PROVIDED PASSAGE section start
Light Sleeper - Late Night Writings On Cinema
       
End of the Century: The Story of the Ramones
Reviewed by Saul Symonds

Director: Jim Fields and Michael Gramaglia
Cinematographer: David Bowles, Jim Fields, John Gramaglia, Michael Gramaglia, Peter Hawkins
Editor: Jim Fields and John Gramaglia
Starring: The Ramones, Lars Fredriksen, John Frusciante, Kirk Hammett, Deborah Harry, Anthony Kiedis, Legs McNeil, Joe Strummer, Rob Zombie
Country: USA
Year of original release: 2003
Rating: OFLC -- M (medium level coarse language, drug references)/ MPAA -- Unrated
Running time: 108 minutes
 

Despite the fact that the Ramones are credited with pioneering punk rock and influencing generations of musicians, they have remained relatively unknown to the wider public. Punk bands that formed directly as a result of the Ramones musical innovations -- bands like the Sex Pistols, the Clash and the Damned -- churned out tracks that became chart toppers while the Ramones were still struggling for gigs. Yet in 2002 the Ramones immortalization in the Rock and Roll Hall of Fame was a clear acknowledgment of their importance and a first step in salvaging their name from encroaching oblivion.
PROVIDED PASSAGE section end
INFORMATION PROVIDED section start
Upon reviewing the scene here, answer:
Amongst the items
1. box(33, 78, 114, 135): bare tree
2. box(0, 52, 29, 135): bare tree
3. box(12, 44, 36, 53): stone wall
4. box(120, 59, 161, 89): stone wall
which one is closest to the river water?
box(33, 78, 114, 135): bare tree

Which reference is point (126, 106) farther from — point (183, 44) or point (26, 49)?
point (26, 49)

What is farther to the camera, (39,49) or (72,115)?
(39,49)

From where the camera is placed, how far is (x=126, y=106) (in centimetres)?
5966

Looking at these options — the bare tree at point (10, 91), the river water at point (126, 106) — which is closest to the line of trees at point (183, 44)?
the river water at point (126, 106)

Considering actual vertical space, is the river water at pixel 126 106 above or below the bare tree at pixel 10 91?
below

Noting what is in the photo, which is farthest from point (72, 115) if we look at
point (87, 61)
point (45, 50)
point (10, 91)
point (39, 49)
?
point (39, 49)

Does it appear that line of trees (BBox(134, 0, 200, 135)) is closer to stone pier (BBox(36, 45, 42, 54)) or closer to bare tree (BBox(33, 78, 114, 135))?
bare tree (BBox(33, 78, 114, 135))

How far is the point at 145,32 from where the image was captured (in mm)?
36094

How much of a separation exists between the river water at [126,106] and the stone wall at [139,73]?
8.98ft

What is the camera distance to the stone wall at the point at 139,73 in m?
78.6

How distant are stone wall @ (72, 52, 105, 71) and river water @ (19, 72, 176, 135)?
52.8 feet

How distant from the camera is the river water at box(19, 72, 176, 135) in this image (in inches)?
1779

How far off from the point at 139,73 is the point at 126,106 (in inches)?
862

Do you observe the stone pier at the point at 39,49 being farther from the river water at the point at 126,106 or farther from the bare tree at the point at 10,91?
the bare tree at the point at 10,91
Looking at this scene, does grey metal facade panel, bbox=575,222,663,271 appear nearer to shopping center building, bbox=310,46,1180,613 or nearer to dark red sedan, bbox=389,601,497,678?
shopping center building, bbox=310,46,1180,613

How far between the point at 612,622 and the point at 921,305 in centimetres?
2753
INFORMATION PROVIDED section end
WHAT IS EXPECTED: According to the Ramones documentary review, in what year were the Ramones inducted into the Rock and Roll Hall of Fame? The records were drawn from a different source than the review.

FINISHED EXERCISE: 2002